> _Excerpted data_:
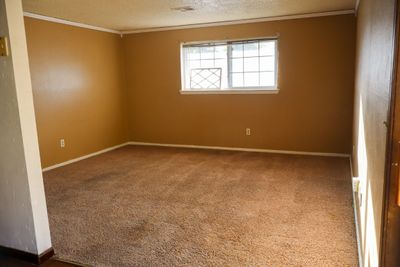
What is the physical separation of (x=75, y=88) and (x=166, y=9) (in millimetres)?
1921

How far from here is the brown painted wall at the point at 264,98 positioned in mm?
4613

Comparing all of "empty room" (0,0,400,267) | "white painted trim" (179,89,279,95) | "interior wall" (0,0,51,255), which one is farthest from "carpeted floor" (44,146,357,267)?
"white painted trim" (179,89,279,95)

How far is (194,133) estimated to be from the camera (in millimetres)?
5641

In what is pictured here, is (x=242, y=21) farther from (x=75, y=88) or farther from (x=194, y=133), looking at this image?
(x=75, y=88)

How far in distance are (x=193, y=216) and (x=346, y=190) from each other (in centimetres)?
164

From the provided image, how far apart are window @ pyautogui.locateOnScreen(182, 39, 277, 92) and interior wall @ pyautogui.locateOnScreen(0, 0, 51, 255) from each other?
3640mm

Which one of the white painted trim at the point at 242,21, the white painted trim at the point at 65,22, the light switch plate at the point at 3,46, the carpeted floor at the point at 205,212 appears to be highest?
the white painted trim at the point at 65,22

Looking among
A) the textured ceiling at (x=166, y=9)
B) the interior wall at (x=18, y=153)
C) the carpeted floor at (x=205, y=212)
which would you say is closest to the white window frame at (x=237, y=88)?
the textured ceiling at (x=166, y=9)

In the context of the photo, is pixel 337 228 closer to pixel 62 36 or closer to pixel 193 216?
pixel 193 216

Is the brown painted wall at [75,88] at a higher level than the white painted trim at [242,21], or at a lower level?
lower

> _Written problem_: Quote the data exactly, leaving every image out of the copy.

> _Solved problem_:
What is the physical separation of (x=75, y=88) and (x=166, y=9) (in millimetres)?
1921

How far from here is the brown painted wall at the point at 264,98 positioned in mm?
4613

Comparing all of "empty room" (0,0,400,267) | "white painted trim" (179,89,279,95) | "interior wall" (0,0,51,255), which one is farthest from "carpeted floor" (44,146,357,267)?
"white painted trim" (179,89,279,95)

How far is (194,133) estimated to be from the camera (in millimetres)?
5641

In what is pictured here, is (x=242, y=21) farther from (x=75, y=88) or farther from (x=194, y=133), looking at this image?
(x=75, y=88)

How far in distance are (x=193, y=216) and (x=346, y=190) from each other (in centimetres)?
164

From the provided image, how far apart are window @ pyautogui.locateOnScreen(182, 39, 277, 92) and interior wall @ pyautogui.locateOnScreen(0, 0, 51, 255) from each other?
3640mm

Which one of the white painted trim at the point at 242,21, the white painted trim at the point at 65,22, the light switch plate at the point at 3,46, the carpeted floor at the point at 205,212 appears to be highest?
the white painted trim at the point at 65,22

Looking among
A) the textured ceiling at (x=166, y=9)
B) the interior wall at (x=18, y=153)
C) the carpeted floor at (x=205, y=212)
which would you say is closest to the white window frame at (x=237, y=88)?
the textured ceiling at (x=166, y=9)

In the context of the photo, is pixel 337 228 closer to pixel 62 36 or closer to pixel 193 216?
pixel 193 216

Is the brown painted wall at [75,88] at a higher level than the white painted trim at [242,21], or at a lower level?
lower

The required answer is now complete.